+++ Available data +++
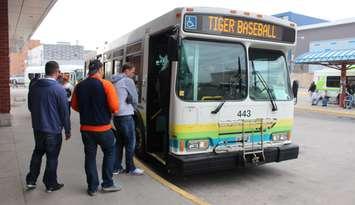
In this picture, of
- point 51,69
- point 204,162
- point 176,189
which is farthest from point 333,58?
point 51,69

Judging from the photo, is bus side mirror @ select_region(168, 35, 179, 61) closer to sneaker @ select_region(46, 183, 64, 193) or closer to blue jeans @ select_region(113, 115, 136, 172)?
blue jeans @ select_region(113, 115, 136, 172)

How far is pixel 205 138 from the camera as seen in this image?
6.09 metres

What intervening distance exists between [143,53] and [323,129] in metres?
9.26

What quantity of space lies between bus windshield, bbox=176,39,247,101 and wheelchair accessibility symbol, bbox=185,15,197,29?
0.21 meters

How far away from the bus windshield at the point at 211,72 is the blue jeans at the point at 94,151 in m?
1.35

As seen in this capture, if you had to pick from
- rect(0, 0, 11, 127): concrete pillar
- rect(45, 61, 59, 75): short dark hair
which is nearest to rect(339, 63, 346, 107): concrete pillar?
rect(0, 0, 11, 127): concrete pillar

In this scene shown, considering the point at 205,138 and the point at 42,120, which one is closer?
the point at 42,120

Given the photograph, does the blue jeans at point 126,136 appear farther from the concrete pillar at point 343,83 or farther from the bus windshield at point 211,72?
the concrete pillar at point 343,83

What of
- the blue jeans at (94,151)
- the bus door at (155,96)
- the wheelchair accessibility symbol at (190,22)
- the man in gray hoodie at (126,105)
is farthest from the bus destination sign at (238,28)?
the blue jeans at (94,151)

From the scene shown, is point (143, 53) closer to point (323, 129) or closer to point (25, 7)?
point (323, 129)

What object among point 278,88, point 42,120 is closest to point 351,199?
point 278,88

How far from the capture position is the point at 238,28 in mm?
6340

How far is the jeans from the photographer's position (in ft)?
17.0

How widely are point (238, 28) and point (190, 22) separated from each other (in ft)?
2.93
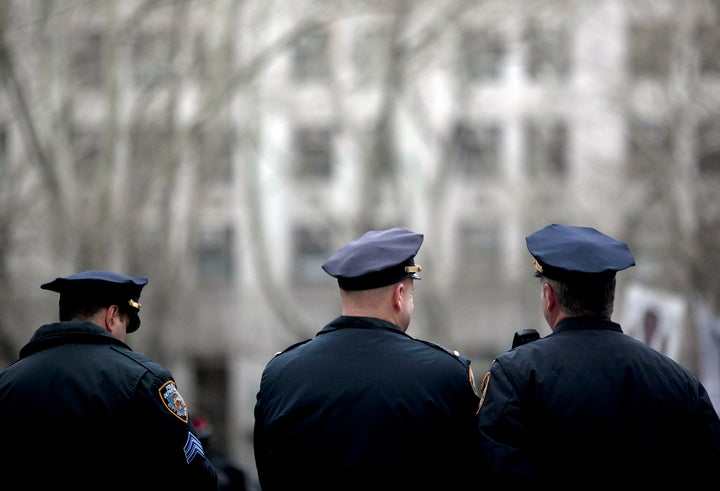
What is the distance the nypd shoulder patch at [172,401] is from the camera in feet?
12.8

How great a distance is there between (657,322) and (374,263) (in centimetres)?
389

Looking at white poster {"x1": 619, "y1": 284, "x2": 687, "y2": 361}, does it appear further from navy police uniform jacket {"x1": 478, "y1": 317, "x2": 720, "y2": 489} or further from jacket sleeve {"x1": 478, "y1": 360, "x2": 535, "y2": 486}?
jacket sleeve {"x1": 478, "y1": 360, "x2": 535, "y2": 486}

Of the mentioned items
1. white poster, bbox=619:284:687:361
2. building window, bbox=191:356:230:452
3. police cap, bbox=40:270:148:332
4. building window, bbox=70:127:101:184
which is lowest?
building window, bbox=191:356:230:452

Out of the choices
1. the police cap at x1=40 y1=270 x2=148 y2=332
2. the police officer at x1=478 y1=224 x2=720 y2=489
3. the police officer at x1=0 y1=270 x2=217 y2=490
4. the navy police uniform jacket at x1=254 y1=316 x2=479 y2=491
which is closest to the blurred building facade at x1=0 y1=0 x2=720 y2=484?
the police cap at x1=40 y1=270 x2=148 y2=332

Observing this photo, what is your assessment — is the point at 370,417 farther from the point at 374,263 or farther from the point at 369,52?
the point at 369,52

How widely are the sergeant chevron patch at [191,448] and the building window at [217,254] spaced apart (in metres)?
29.0

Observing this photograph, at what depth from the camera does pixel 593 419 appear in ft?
11.1

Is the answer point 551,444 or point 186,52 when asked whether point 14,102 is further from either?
point 551,444

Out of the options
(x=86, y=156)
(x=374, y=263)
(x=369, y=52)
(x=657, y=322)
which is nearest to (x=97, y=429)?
(x=374, y=263)

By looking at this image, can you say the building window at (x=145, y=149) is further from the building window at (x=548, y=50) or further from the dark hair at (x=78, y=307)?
the dark hair at (x=78, y=307)

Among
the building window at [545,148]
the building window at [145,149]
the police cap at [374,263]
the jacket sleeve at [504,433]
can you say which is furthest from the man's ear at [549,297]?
the building window at [545,148]

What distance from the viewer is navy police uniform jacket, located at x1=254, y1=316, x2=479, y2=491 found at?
137 inches

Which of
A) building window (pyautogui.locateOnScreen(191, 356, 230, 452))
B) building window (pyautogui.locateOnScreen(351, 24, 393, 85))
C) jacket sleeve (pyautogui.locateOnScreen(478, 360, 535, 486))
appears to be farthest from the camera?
building window (pyautogui.locateOnScreen(191, 356, 230, 452))

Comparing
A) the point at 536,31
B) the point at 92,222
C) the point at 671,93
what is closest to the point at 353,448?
the point at 92,222
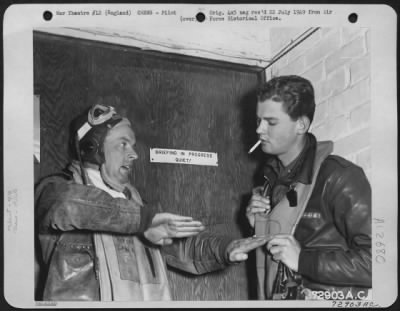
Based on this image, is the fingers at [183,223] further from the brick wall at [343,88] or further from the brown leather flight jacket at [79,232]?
the brick wall at [343,88]

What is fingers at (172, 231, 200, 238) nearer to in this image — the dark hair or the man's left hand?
the man's left hand

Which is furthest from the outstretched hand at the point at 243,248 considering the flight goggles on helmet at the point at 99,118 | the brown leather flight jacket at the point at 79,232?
the flight goggles on helmet at the point at 99,118

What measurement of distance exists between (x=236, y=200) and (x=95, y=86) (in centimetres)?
29

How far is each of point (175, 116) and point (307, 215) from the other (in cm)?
26

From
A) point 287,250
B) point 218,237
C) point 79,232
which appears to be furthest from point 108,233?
point 287,250

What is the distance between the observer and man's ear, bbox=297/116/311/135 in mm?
1355

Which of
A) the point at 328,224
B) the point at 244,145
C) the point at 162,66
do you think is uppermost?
the point at 162,66

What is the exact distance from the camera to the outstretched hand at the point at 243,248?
135cm

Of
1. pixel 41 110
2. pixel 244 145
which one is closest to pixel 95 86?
pixel 41 110

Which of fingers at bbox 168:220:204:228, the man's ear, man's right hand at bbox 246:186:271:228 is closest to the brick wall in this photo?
the man's ear

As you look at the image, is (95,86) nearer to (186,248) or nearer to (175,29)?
(175,29)

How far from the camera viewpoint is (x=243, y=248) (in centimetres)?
136

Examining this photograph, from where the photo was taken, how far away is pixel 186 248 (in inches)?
54.2

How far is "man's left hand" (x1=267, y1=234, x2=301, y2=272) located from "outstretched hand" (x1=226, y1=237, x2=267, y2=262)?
25 millimetres
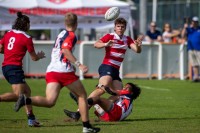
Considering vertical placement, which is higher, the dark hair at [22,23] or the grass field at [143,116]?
the dark hair at [22,23]

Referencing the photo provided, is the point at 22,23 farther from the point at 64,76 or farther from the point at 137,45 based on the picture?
the point at 137,45

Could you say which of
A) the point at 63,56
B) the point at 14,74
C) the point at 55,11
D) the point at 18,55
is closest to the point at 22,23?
the point at 18,55

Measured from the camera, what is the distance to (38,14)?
28500 mm

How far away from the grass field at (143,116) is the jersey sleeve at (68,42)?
4.74ft

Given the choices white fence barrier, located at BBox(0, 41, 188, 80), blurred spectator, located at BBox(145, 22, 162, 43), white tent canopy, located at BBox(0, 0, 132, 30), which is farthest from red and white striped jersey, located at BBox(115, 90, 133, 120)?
blurred spectator, located at BBox(145, 22, 162, 43)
+++
Every record above should be written out again exactly; the pictures stay out of the copy.

*Response:*
In this picture, of
- point 51,69
- point 204,162
- point 176,189
which is farthest from point 333,58?
point 51,69

Judging from the photo, is bus side mirror @ select_region(168, 35, 179, 61) closer to sneaker @ select_region(46, 183, 64, 193) or closer to blue jeans @ select_region(113, 115, 136, 172)?
blue jeans @ select_region(113, 115, 136, 172)

How far is pixel 205 138 from the camera as seen in this image?
6.09 metres

What intervening distance exists between [143,53] and [323,129] in metres?
9.26

What quantity of space lies between bus windshield, bbox=176,39,247,101 and wheelchair accessibility symbol, bbox=185,15,197,29?
0.21 meters

How far away from the bus windshield at the point at 211,72 is the blue jeans at the point at 94,151 in m?
1.35

As seen in this capture, if you had to pick from
- rect(0, 0, 11, 127): concrete pillar
- rect(45, 61, 59, 75): short dark hair
which is nearest to rect(339, 63, 346, 107): concrete pillar?
rect(0, 0, 11, 127): concrete pillar

In this scene shown, considering the point at 205,138 and the point at 42,120, which one is closer?
the point at 42,120

Given the photograph, does the blue jeans at point 126,136 appear farther from the concrete pillar at point 343,83 or farther from the bus windshield at point 211,72?
the concrete pillar at point 343,83

What of
- the blue jeans at (94,151)
- the bus door at (155,96)
- the wheelchair accessibility symbol at (190,22)
- the man in gray hoodie at (126,105)
is farthest from the bus destination sign at (238,28)?
the blue jeans at (94,151)

From the scene shown, is point (143, 53) closer to point (323, 129) or closer to point (25, 7)?
point (323, 129)

What object among point 278,88, point 42,120 is closest to point 351,199?
point 278,88

How far from the capture position is the point at 238,28 in mm?
6340

How far is the jeans from the photographer's position (in ft)?
17.0

How widely are point (238, 28) and point (190, 22) separated from each other (in ft)?
2.93
What is the distance the nypd shoulder patch at [172,401] is from the camera in feet?
12.8

How great a distance is there between (657,322) and (374,263) (in centimetres)?
389

Looking at white poster {"x1": 619, "y1": 284, "x2": 687, "y2": 361}, does it appear further from navy police uniform jacket {"x1": 478, "y1": 317, "x2": 720, "y2": 489} or further from jacket sleeve {"x1": 478, "y1": 360, "x2": 535, "y2": 486}?
jacket sleeve {"x1": 478, "y1": 360, "x2": 535, "y2": 486}

Of the mentioned items
1. white poster, bbox=619:284:687:361
2. building window, bbox=191:356:230:452
3. police cap, bbox=40:270:148:332
4. building window, bbox=70:127:101:184
which is lowest?
building window, bbox=191:356:230:452

Out of the choices
1. the police cap at x1=40 y1=270 x2=148 y2=332
2. the police officer at x1=478 y1=224 x2=720 y2=489
3. the police officer at x1=0 y1=270 x2=217 y2=490
4. the navy police uniform jacket at x1=254 y1=316 x2=479 y2=491
which is closest to the blurred building facade at x1=0 y1=0 x2=720 y2=484?
the police cap at x1=40 y1=270 x2=148 y2=332

Observing this photo, what is your assessment — is the point at 370,417 farther from the point at 374,263 or farther from the point at 369,52?
the point at 369,52

How widely are the sergeant chevron patch at [191,448] and the building window at [217,254] spaced apart (in metres)?
29.0

Observing this photograph, at what depth from the camera does pixel 593 419 appear in ft?
11.1

Is the answer point 551,444 or point 186,52 when asked whether point 14,102 is further from either?
point 551,444

Out of the options
(x=86, y=156)
(x=374, y=263)
(x=369, y=52)
(x=657, y=322)
which is nearest to (x=97, y=429)?
(x=374, y=263)

By looking at this image, can you say the building window at (x=145, y=149) is further from the building window at (x=548, y=50) or further from the dark hair at (x=78, y=307)?
the dark hair at (x=78, y=307)

Among
the building window at [545,148]
the building window at [145,149]
the police cap at [374,263]
the jacket sleeve at [504,433]
can you say which is furthest from the man's ear at [549,297]?
the building window at [545,148]

What distance from the viewer is navy police uniform jacket, located at x1=254, y1=316, x2=479, y2=491 found at?
137 inches

Which of
A) building window (pyautogui.locateOnScreen(191, 356, 230, 452))
B) building window (pyautogui.locateOnScreen(351, 24, 393, 85))
C) jacket sleeve (pyautogui.locateOnScreen(478, 360, 535, 486))
appears to be farthest from the camera?
building window (pyautogui.locateOnScreen(191, 356, 230, 452))

Comparing
A) the point at 536,31
B) the point at 92,222
C) the point at 671,93
what is closest to the point at 353,448?
the point at 92,222
Based on this image, is the fingers at [183,223] further from the brick wall at [343,88] or further from the brown leather flight jacket at [79,232]?
the brick wall at [343,88]

What is fingers at (172, 231, 200, 238) nearer to in this image — the dark hair or the man's left hand?
the man's left hand

Which is furthest from the outstretched hand at the point at 243,248 considering the flight goggles on helmet at the point at 99,118 | the brown leather flight jacket at the point at 79,232?
the flight goggles on helmet at the point at 99,118

What measurement of distance exists between (x=236, y=200) and (x=95, y=86) (in centimetres)?
29

How far is each of point (175, 116) and point (307, 215) from the other (in cm)?
26

From
A) point 287,250
B) point 218,237
C) point 79,232
which appears to be furthest from point 108,233?
point 287,250

What is the distance between the observer and man's ear, bbox=297/116/311/135 in mm?
1355

Which of
A) the point at 328,224
B) the point at 244,145
C) the point at 162,66
do you think is uppermost?
the point at 162,66

What is the exact distance from the camera to the outstretched hand at the point at 243,248?
135cm

Of
1. pixel 41 110
2. pixel 244 145
which one is closest to pixel 95 86?
pixel 41 110

Which of fingers at bbox 168:220:204:228, the man's ear, man's right hand at bbox 246:186:271:228 is closest to the brick wall in this photo?
the man's ear

As you look at the image, is (95,86) nearer to (186,248) or nearer to (175,29)?
(175,29)

How far from the camera viewpoint is (x=243, y=248) (in centimetres)?
136

Examining this photograph, from where the photo was taken, how far away is pixel 186 248 (in inches)?
54.2

How far is "man's left hand" (x1=267, y1=234, x2=301, y2=272) located from "outstretched hand" (x1=226, y1=237, x2=267, y2=262)?
25 millimetres
Considering vertical placement, which is higher, the dark hair at [22,23] or the grass field at [143,116]?
the dark hair at [22,23]

Referencing the photo provided, is the point at 22,23 farther from the point at 64,76 or farther from the point at 137,45 based on the picture?
the point at 137,45

Could you say which of
A) the point at 63,56
B) the point at 14,74
C) the point at 55,11
D) the point at 18,55
is closest to the point at 22,23?
the point at 18,55

Measured from the camera, what is the distance to (38,14)?
28500 mm

How far away from the grass field at (143,116) is the jersey sleeve at (68,42)?
4.74ft

Given the choices white fence barrier, located at BBox(0, 41, 188, 80), blurred spectator, located at BBox(145, 22, 162, 43), white tent canopy, located at BBox(0, 0, 132, 30), which is farthest from red and white striped jersey, located at BBox(115, 90, 133, 120)?
blurred spectator, located at BBox(145, 22, 162, 43)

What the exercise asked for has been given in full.